§ **Fragmento del documento**:
####
Casi 300.000 muertos en el mundo, más de 150.000 en Europa, más de 27.000 en España. 4 millones de contagiados, millón y medio de curados, al menos, físicamente. ¿Pero, qué hay de sus corazones y cabezas? No solo las suyas sino las de la totalidad de la población mundial, que ha visto como sus vidas se iban al traste. La OMS ya advierte de las importantes consecuencias para la salud mental que el impacto del coronavirus en el mundo está empezando a tener. Han aumentado el consumo de sustancias estupefacientes, los suicidios y los trastornos psicológicos (ansiedad, depresión, insomnio…). Y el escenario, a medio y largo plazo, podría ser peor, si tenemos en cuenta las estadísticas.

En lugares de conflicto, una de cada cinco personas experimenta algún tipo de trastorno psicológico. Un momento tan estigmatizante como el actual (en el que el padre nuestro de cada día es el aislamiento, el miedo, la incertidumbre, la falta de empleo, de ingresos, de afectos…), podría incluso llevarnos a superar ese indicador, si los gobiernos no toman medidas para dar apoyo y atención psicológica a los más vulnerables (sanitarios, ancianos, menores, familias sacudidas por la muerte, padres que deben soportar las tensiones del teletrabajo y cargar con el peso de la educación de sus hijos, los que están solos en casa…).
####
§ **Tareas por realizar**:
1. Enumera los grupos vulnerables que menciona el texto sobre la salud mental y el coronavirus.
2. Reescribe de forma más breve el párrafo del texto sobre la salud mental y el coronavirus que empieza con "En lugares de conflicto", conservando sus datos principales.
3. Retoma el texto sobre la salud mental y el coronavirus y continúalo a partir de su última oración.
####
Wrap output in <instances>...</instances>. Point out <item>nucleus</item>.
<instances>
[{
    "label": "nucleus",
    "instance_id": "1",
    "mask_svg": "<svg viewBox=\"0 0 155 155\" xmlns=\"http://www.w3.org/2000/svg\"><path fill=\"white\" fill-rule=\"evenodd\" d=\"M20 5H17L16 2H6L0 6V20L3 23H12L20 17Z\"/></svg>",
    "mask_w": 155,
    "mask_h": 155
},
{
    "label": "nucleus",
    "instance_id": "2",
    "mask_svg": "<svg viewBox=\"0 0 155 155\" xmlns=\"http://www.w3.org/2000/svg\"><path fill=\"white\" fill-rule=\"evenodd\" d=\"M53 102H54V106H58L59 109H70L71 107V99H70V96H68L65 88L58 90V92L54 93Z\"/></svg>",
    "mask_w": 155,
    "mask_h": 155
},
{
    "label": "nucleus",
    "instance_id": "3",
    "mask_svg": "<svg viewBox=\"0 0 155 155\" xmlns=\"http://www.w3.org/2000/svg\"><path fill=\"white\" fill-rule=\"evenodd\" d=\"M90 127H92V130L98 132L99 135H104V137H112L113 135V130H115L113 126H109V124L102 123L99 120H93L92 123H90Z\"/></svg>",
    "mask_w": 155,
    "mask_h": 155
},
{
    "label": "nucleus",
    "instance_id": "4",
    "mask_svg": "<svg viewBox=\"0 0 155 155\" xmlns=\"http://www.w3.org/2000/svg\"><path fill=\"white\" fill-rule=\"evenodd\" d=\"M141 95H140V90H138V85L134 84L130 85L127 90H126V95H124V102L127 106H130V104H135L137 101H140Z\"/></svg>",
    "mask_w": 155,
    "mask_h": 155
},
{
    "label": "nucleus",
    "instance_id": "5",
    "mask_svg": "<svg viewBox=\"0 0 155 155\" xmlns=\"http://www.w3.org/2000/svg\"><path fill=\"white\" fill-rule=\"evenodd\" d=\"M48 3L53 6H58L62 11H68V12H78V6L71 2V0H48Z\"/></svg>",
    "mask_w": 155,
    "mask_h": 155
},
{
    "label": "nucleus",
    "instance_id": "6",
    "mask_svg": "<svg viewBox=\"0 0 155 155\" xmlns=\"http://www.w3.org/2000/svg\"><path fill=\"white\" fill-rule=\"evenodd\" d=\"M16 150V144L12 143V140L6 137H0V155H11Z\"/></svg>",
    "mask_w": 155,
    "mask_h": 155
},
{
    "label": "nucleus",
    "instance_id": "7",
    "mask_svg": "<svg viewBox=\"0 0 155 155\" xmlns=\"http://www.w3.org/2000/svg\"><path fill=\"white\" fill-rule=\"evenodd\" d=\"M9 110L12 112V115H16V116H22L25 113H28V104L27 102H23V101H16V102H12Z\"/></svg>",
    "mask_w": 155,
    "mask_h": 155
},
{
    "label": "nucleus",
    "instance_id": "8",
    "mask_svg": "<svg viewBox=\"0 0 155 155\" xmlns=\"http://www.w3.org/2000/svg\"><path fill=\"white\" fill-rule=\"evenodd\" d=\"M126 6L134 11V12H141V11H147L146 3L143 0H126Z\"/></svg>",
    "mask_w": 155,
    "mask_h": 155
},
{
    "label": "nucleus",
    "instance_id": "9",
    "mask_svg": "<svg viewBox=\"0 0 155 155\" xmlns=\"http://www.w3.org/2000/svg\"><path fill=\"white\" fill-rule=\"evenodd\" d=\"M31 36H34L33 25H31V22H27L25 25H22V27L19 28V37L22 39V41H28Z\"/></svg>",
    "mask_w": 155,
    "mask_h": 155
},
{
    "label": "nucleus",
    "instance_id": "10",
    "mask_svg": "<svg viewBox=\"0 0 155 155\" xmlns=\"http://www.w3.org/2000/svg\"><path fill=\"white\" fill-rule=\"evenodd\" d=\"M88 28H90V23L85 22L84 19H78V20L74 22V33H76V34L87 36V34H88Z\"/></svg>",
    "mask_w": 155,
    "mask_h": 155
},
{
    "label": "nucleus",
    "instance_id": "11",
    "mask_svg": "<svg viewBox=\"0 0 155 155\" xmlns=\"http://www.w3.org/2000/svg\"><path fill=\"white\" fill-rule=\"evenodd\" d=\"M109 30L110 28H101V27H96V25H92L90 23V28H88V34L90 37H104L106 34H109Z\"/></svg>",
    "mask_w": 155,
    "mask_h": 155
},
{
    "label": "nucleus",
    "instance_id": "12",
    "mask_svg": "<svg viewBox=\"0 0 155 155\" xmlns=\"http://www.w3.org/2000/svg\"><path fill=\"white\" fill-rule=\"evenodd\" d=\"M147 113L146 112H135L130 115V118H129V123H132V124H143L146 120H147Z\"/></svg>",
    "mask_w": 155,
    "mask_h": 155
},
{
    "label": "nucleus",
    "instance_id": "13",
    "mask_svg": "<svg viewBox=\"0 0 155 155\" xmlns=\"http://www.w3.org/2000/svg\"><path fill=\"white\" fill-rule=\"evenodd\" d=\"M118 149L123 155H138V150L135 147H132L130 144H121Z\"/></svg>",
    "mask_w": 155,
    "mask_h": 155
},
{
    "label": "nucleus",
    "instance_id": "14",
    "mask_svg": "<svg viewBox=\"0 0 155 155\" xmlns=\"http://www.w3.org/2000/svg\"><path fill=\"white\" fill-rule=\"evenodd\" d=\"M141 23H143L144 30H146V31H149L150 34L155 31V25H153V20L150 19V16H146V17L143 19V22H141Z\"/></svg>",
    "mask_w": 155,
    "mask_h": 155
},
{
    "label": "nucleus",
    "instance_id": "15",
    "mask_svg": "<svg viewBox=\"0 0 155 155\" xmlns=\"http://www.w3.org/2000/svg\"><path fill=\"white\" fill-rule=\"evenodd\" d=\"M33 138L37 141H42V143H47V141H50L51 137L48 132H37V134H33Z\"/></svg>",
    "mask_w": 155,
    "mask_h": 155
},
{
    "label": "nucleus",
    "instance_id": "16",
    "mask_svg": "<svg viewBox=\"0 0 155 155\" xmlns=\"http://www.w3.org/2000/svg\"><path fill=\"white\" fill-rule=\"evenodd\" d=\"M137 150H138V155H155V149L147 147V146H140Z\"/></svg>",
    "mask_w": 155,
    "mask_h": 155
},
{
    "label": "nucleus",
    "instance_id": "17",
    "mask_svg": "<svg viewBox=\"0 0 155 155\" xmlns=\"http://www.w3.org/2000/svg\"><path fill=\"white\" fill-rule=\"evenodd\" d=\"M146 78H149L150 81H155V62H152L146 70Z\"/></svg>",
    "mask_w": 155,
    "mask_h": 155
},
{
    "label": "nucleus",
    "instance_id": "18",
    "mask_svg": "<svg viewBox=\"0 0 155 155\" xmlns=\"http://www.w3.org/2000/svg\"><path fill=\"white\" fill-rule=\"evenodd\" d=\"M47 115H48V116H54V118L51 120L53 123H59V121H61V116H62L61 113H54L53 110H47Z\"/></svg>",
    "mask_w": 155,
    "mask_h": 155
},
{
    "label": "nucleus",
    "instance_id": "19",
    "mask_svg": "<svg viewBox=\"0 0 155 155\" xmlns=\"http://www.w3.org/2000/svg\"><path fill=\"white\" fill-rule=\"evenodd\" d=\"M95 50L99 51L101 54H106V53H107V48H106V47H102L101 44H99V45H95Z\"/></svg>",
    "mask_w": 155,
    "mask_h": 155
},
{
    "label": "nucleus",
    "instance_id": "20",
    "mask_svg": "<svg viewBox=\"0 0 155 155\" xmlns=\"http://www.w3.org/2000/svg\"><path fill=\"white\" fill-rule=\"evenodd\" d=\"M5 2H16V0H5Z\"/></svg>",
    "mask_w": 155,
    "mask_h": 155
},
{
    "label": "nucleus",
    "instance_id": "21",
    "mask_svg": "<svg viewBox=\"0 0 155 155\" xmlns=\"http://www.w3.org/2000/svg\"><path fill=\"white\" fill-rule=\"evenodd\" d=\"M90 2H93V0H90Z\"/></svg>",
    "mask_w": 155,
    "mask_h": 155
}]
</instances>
####
§ **Respuestas**:
1.
- Sanitarios
- Ancianos
- Menores
- Familias sacudidas por la muerte
- Padres que deben soportar las tensiones del teletrabajo y cargar con el peso de la educación de sus hijos
- Los que están solos en casa

2. En zonas de conflicto, una de cada cinco personas sufre algún trastorno psicológico. La situación actual, marcada por el aislamiento, el miedo, la incertidumbre y la falta de empleo, ingresos y afectos, podría superar esa cifra si los gobiernos no ofrecen apoyo y atención psicológica a los más vulnerables: sanitarios, ancianos, menores, familias en duelo, padres que compaginan teletrabajo y educación de sus hijos, y quienes están solos en casa.

3.
Habrá que ir pensando que ese nuevo plan B versión 1.0, el que anda diseñando con todo mimo nuestro Ejecutivo para salir de esta crisis, reserve un capítulo bien amplio para la inversión en sanidad, capaz de dar cobertura no solo a las necesidades sobrevenidas de una crisis de salud física de tal magnitud, sino también de garantizar la salud mental de la ciudadanía, y el nacimiento de una nueva Re-Generación.